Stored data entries

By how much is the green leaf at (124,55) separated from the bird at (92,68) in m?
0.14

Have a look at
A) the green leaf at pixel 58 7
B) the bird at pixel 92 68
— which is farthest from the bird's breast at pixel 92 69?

> **STATED EXERCISE**:
Print the listing above verbatim, reproducing every line without alteration.

> **FULL RESPONSE**:
By how much is the green leaf at (124,55) separated from the bird at (92,68) in m?
0.14

Have a look at
A) the green leaf at pixel 58 7
B) the bird at pixel 92 68
— which is farthest from the bird's breast at pixel 92 69?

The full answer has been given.